Suasana NGOPI (Ngobrol Pinter) ADHI mengangkat tema Perkawinan beda Agama
Presiden ADHI Dr Yetti Suciaty, SH, MBA mengatakan terlepas dari berbagai kontroversi tentang perkawinan beda agama, ADHI ingin memberikan pemahaman dari sisi keilmuan hukum. “ADHI yang anggotanya merupakan pakar-pakar hukum dari berbagai disiplin ilmu ini memberikan perspektifnya yang mendalam terkait perkawinan beda agama di Indonesia,” ujar woman entepreneur itu.
Lebih lanjut Yetti mengatakan Tema ini diangkat karena adanya putusan pengadilan dengan penetapan Nomor 916/Pdt.P/2022/PN Surabaya yang mengabulkan Permohonan Para Pemohon untuk memberikan izin kepada Para Pemohon untuk melangsungkan perkawinan beda agama di hadapan Pejabat Kantor Dinas Kependudukan dan Catatan Sipil Kotamadya Surabaya.
“Jadi meski ada hukum posifif yang melarang perkawinan beda agama dilakukan di Indonesia, namun pada kenyataannya telah diputuskan di pengadilan agama Surabaya bahwa diperbolehkan melakukan perkawinan beda agama. ADHI akan menganalisa fenomena ini,” lanjutnya.
Menurut Yetti, perkawinan beda agama dapat dimaknai sebagai perkawinan antara dua orang yang berbeda agama dan masingmasing tetap mempertahankan agama yang dianutnya. “Dari aspek hukum : Pasal 28 J UUD 1945 menyebutkan dalam menjalankan hak dan kebebasannya setiap warga negara wajib tunduk pada pembatasan yang ditetapkan oleh UU. Menurut MK, perkawinan merupakan salah satu bidang permasalahan yang diatur dalam tatanan hukum di Indonesia. keabsahan perkawinan harus disandarkan kepada syarat-syarat perkawinan yang dapat diterima oleh semua warga negara tanpa terkecuali.
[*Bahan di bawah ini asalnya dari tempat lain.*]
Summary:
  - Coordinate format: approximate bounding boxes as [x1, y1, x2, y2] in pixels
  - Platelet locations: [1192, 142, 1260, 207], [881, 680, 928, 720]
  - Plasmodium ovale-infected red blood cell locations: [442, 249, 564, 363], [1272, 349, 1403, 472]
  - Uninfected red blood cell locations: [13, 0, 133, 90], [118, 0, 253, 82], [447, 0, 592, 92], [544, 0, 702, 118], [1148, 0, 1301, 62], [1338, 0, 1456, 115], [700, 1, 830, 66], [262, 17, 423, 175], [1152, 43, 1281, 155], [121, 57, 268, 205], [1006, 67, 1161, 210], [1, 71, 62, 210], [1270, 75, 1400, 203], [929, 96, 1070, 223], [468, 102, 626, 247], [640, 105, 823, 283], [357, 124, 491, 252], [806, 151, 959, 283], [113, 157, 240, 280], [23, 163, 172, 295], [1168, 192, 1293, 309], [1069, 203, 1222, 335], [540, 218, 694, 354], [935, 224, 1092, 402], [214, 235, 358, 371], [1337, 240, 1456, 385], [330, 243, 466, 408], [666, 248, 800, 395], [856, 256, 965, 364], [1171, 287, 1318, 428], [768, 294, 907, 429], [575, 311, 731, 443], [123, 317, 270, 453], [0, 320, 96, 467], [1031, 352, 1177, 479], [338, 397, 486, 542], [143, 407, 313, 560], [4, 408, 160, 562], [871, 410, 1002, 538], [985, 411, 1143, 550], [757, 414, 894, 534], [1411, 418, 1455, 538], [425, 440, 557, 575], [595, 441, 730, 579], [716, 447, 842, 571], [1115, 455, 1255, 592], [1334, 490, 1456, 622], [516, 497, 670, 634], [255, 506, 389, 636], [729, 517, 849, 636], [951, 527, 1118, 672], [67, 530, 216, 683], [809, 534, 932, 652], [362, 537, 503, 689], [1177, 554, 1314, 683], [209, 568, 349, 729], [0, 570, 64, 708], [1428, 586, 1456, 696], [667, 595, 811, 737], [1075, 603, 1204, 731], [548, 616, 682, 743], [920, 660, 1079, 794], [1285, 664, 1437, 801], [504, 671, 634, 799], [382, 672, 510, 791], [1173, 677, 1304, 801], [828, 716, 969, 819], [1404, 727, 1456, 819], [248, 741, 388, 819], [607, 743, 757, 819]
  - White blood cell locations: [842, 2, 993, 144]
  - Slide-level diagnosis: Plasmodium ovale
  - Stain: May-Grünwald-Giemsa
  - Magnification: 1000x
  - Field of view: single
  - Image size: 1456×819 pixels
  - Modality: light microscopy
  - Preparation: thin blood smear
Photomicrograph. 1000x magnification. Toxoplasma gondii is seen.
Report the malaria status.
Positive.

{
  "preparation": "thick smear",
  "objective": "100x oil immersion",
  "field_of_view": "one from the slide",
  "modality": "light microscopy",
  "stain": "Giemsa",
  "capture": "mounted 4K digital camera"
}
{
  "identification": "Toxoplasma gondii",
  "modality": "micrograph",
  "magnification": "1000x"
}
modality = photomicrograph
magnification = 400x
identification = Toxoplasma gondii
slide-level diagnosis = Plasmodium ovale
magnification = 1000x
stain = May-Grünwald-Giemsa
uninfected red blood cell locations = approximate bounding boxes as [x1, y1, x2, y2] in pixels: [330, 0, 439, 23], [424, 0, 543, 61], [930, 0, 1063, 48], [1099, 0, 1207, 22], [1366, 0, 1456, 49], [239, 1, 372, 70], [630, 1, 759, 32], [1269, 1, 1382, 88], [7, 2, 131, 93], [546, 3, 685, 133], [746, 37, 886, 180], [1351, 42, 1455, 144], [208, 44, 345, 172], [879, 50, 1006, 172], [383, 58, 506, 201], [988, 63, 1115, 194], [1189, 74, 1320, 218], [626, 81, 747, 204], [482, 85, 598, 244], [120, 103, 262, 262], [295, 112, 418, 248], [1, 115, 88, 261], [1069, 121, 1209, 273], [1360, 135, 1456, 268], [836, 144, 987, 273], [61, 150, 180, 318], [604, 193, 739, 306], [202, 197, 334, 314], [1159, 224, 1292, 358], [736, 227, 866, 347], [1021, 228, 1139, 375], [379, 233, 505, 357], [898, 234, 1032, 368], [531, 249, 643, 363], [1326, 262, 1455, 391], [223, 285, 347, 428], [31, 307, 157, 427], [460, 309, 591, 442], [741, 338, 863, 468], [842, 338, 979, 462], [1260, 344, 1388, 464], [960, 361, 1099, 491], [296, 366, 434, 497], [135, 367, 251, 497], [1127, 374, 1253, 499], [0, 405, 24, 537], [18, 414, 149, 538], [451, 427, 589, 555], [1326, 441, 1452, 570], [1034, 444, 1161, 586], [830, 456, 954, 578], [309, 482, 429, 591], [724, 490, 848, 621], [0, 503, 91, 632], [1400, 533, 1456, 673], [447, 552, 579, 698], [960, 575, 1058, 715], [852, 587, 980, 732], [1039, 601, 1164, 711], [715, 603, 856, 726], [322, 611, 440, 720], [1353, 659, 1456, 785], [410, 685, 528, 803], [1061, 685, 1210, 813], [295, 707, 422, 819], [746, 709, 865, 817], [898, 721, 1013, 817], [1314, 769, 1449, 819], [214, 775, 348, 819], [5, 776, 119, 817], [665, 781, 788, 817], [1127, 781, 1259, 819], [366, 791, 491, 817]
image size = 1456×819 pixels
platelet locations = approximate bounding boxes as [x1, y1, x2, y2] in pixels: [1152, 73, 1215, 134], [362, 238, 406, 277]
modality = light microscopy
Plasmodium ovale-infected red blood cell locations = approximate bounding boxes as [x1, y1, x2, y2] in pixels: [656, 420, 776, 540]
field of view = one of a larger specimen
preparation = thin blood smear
Pelekatan keabsahan perkawinan pada ajaran agama tertentu jelas menegaskan fakta keberagaman agama dan kepercayaan yang tumbuh dan berkembang di Tanah Air ini,” beber Yetti.
Sementara dari aspek Hak Asasi Manusia (HAM), Lanjut Yetti, Perkawinan beda agama diakui di dalam Pasal 16 ayat (1) Deklarasi Universal yang menyatakan “Laki-laki dan perempuan yang sudah dewasa dengan tidak dibatasi kebangsaan, kewarganegaraan atau agama, berhak untuk menikah dan untuk membentuk keluarga. Semua memiliki hak yang sama dalam soal perkawinan di dalam masa perkawinan dan di saat perceraian”.
“Dengan kata lain, ketentuan ini menjamin hak setiap orang untuk menikah dan membentuk keluarga walaupun pasangan calon suami dan isteri berbeda agama,” lanjutnya. Sementara dari aspek Idiologi Pancasila. Mengingat kefleksibelan Undang-Undang Perkawinan yang merujuk norma dasar negara, Pancasila sila pertama bahwa Indonesia berdasarkan Ketuhanan Yang Maha Esa.
Presiden ADHI ini mengakatan dari aspek politik, DPR berpandangan, Pasal 2 ayat (1) Undang-Undang Perkawinan merupakan bentuk pemaksaan agama tertentu oleh negara kepada warga negaranya, adalah dalil yang tidak berdasar. “Dilihat dari aspek ekonomi, Adanya perkawinan beda agama yang menyebabkan kawin beda agama berbeda dengan perkawinan pada umumnya. Perkawinan beda agama tidak hanya melihat dari nilai ekonomi dari adanya perkawinan tersebut,” sambungnya.
Sementara dari aspek pertahanan dan kamtibmas, Yetti mengatakan pertahanan negara dalam UUD NKRI 1945 pasal 30, mewajibkan setiap warga negara ikut serta dalam usaha pertahanan keamanan negara, yang dilaksanakan melalui sistem pertahanan keamanan rakyat semesta (SISHANKAMRATA) TNI & POLRI sebagai komponen utama, dan Rakyat sebagai komponen Pendukung. “Faktor agama seperti perkawinan beda agama, sering pula dijadikan pemicu untuk mencabik-cabik republik ini, sekalipun barangkali hanya sekadar untuk menggalang solidaritas massa,” tandasnya.